Show all lines containing "site" from the data below.

Data excerpts:
[Start of Attachment]
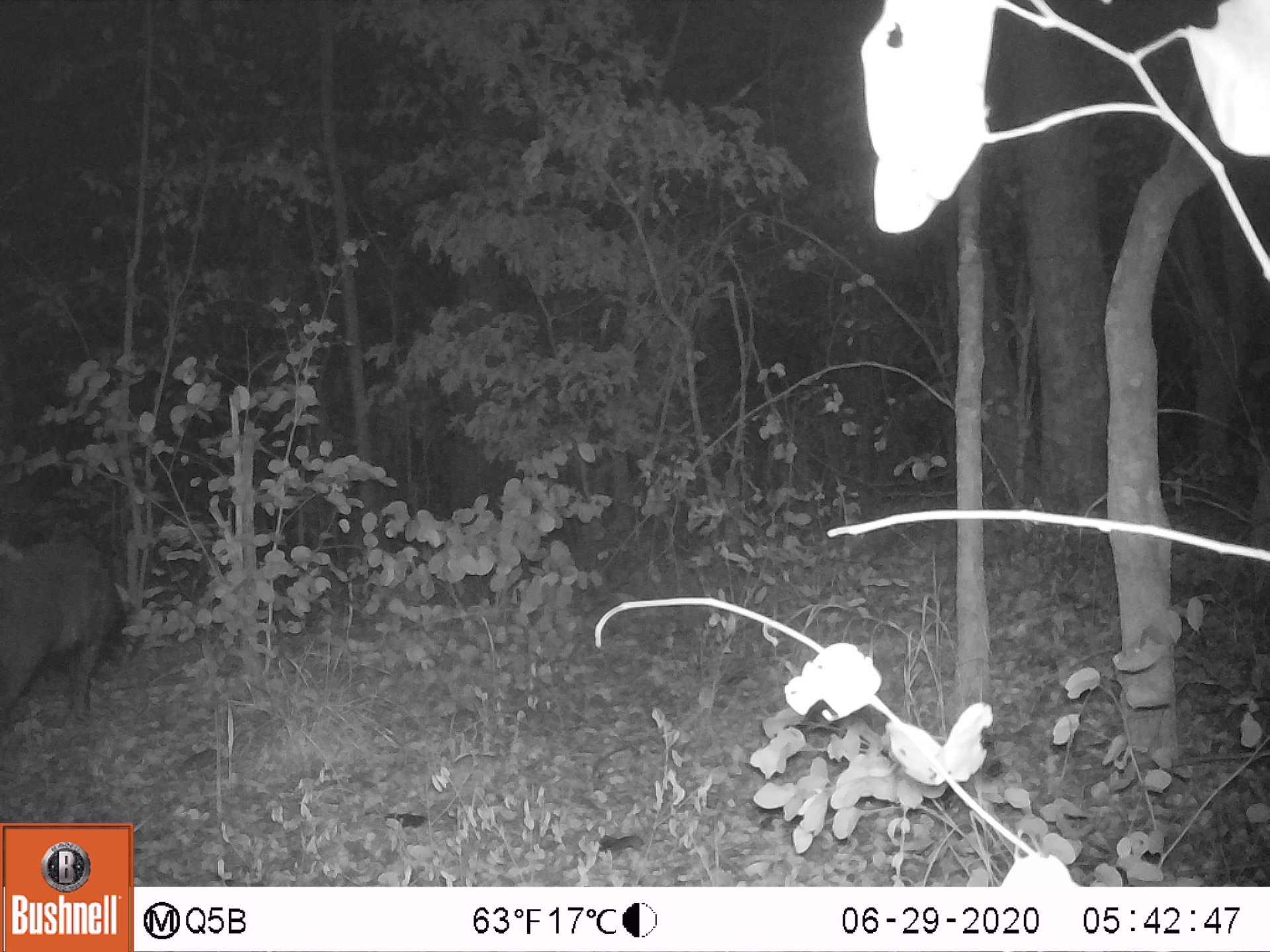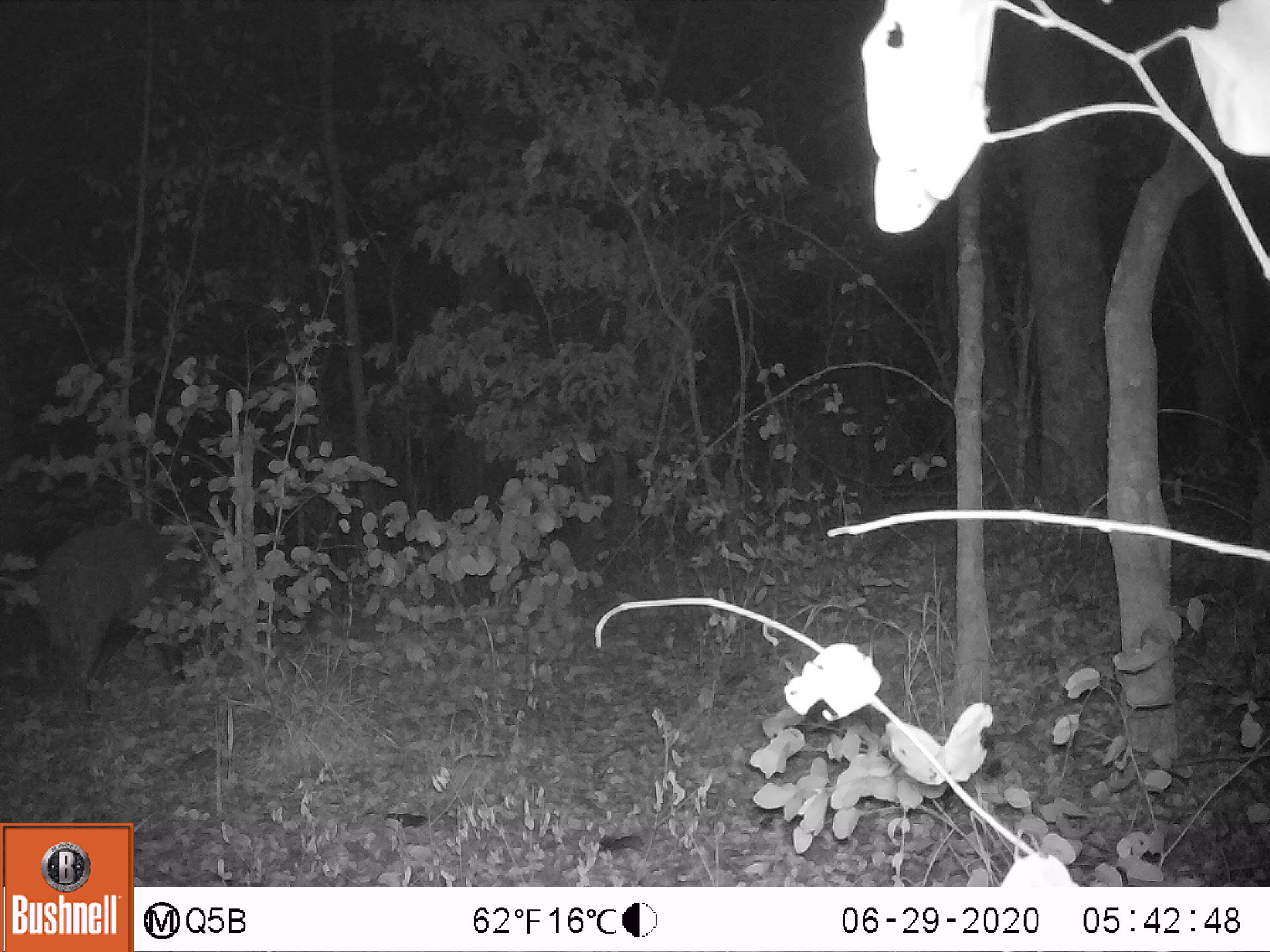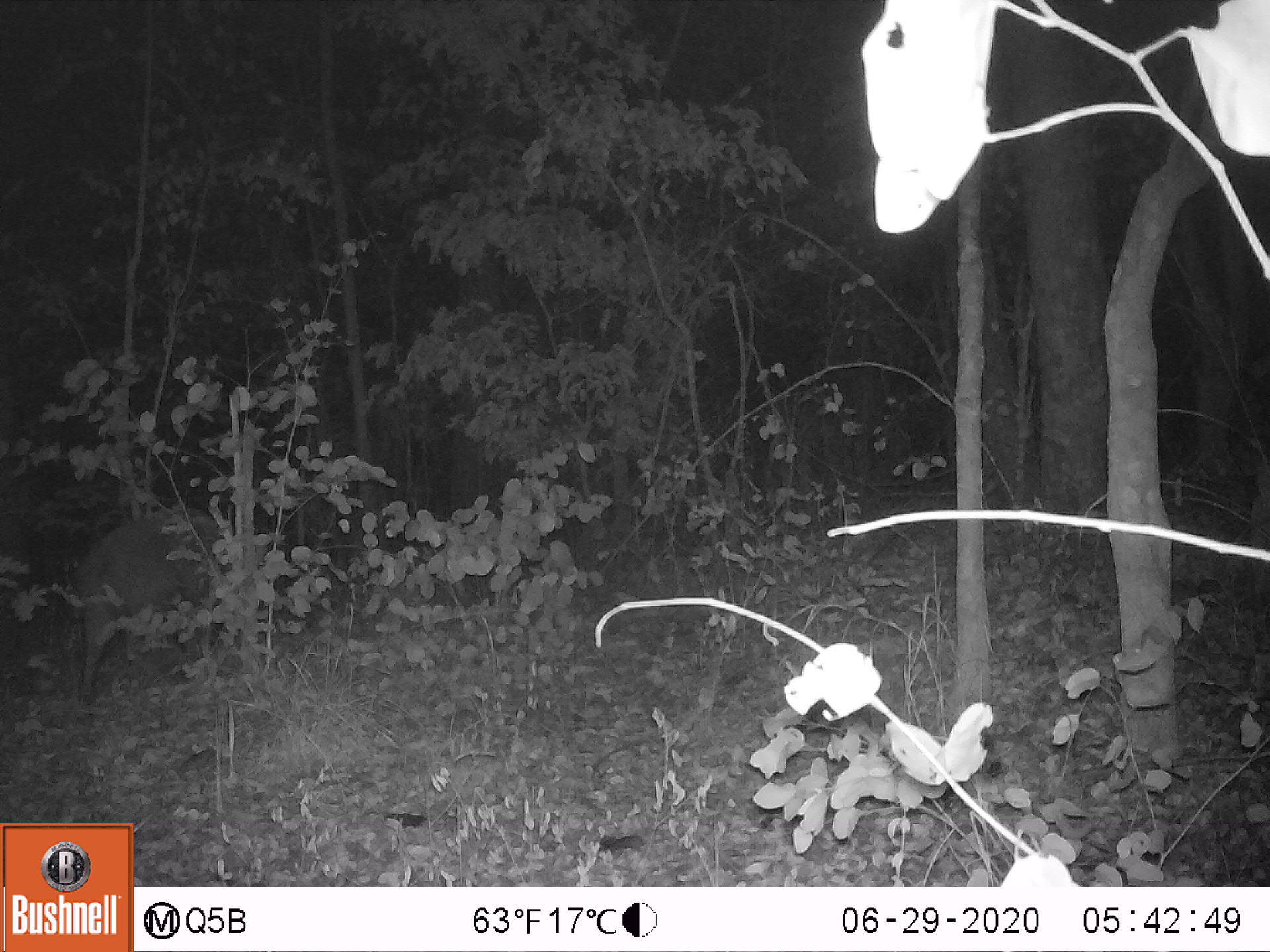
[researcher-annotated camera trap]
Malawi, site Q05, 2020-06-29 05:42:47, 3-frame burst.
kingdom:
[End of Attachment]
[Start of Attachment]
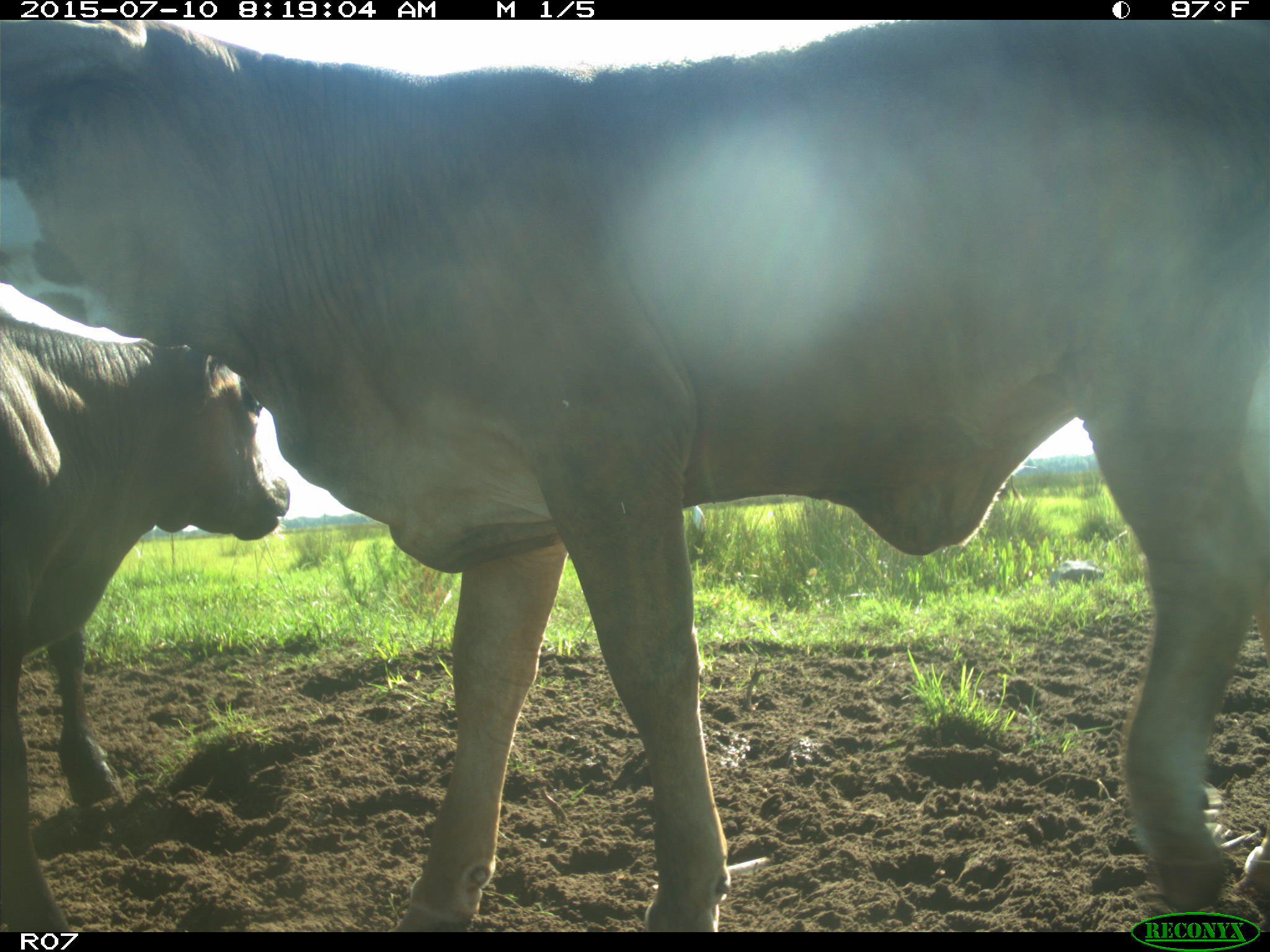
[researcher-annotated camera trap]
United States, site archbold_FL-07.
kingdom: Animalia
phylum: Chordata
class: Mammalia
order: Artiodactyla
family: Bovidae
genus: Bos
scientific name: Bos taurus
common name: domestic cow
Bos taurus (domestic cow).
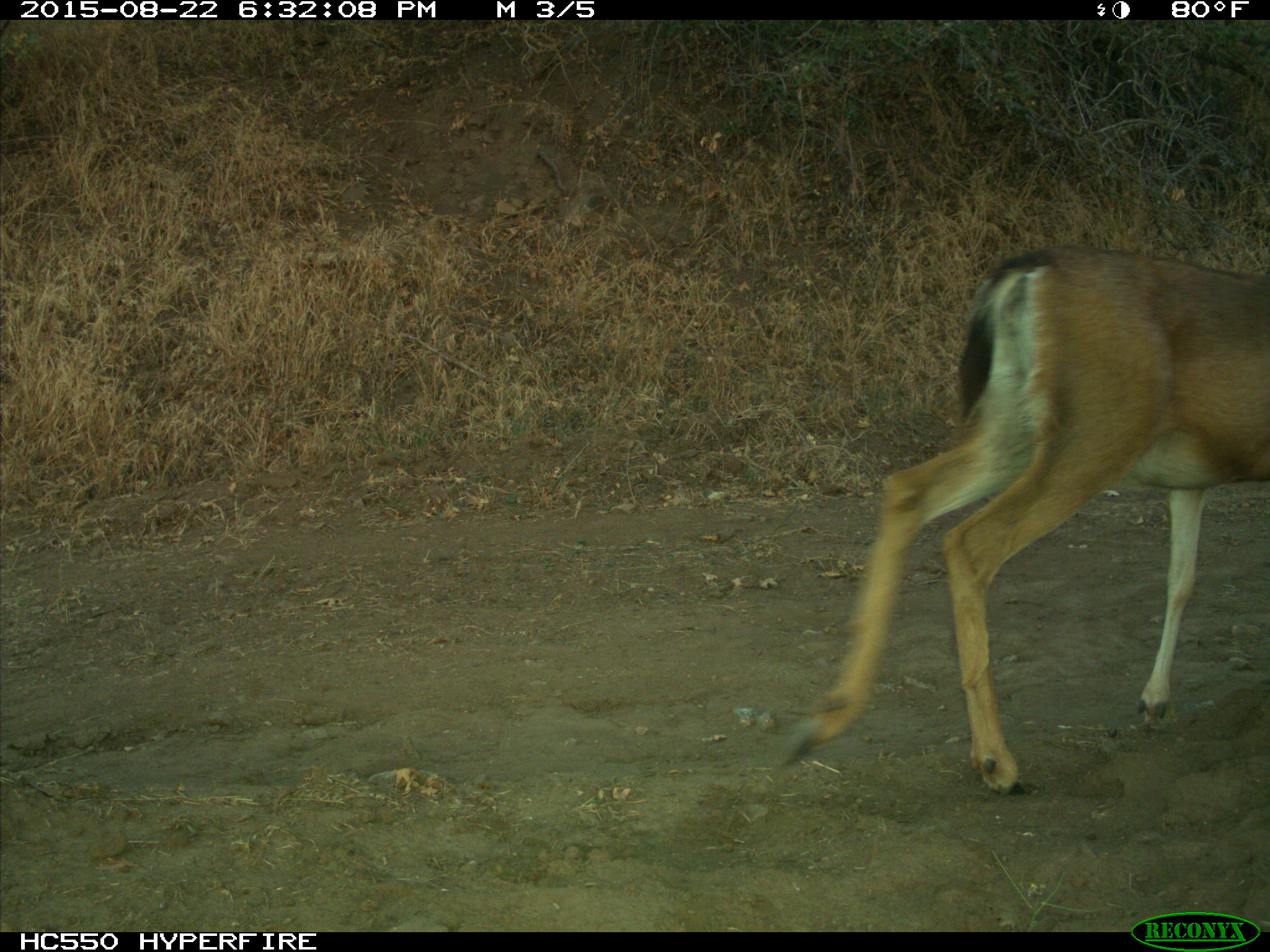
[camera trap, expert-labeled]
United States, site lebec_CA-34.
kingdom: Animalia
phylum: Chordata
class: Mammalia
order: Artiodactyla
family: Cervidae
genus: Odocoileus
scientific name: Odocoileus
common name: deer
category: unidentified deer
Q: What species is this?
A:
[End of Attachment]
[Start of Attachment]
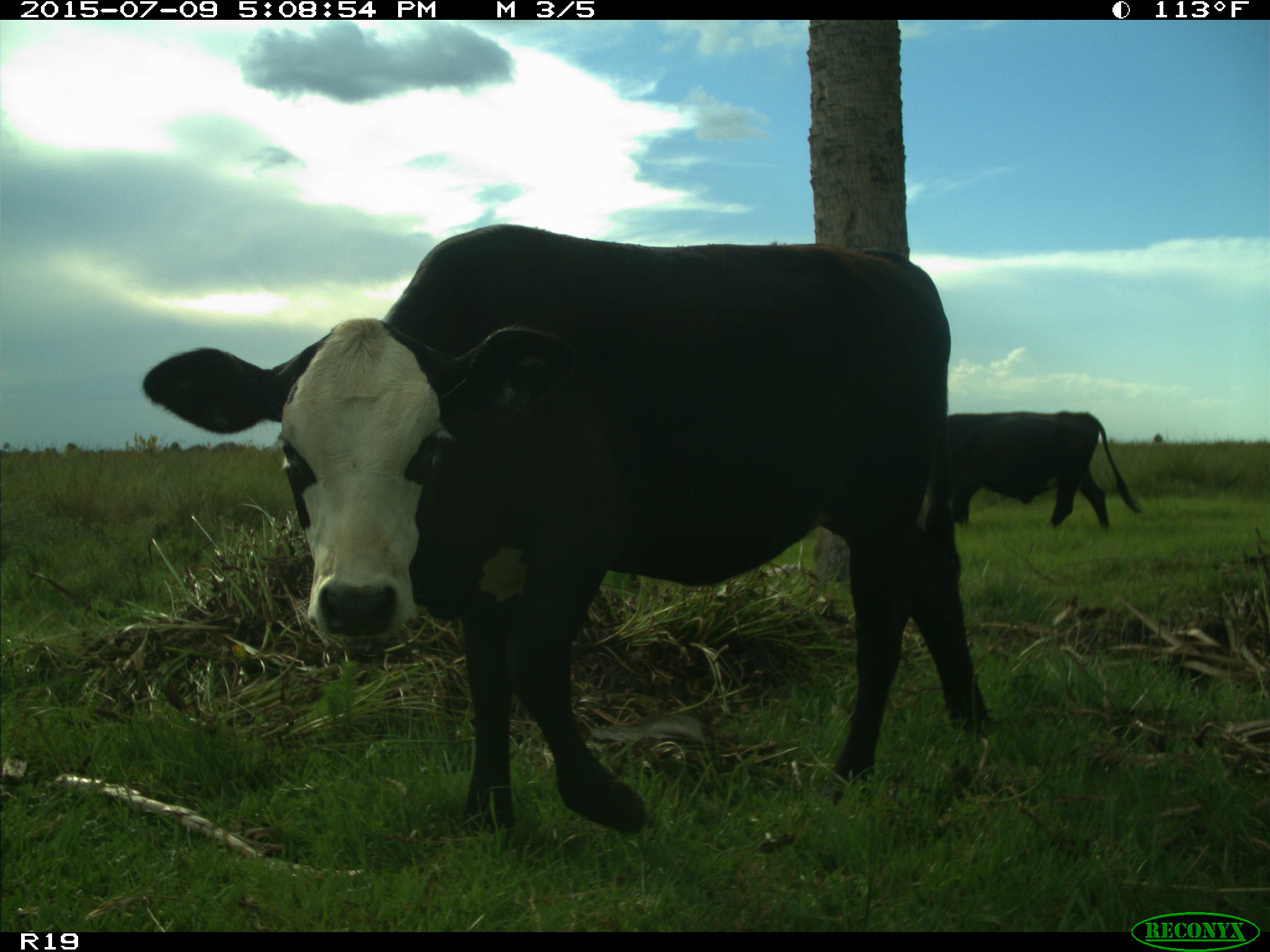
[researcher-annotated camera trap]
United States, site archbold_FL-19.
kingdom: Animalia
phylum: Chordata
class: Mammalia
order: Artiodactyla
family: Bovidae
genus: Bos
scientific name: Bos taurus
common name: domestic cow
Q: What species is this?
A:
[End of Attachment]
Written reply:
Malawi, site Q05, 2020-06-29 05:42:47, 3-frame burst.
United States, site archbold_FL-07.
United States, site lebec_CA-34.
United States, site archbold_FL-19.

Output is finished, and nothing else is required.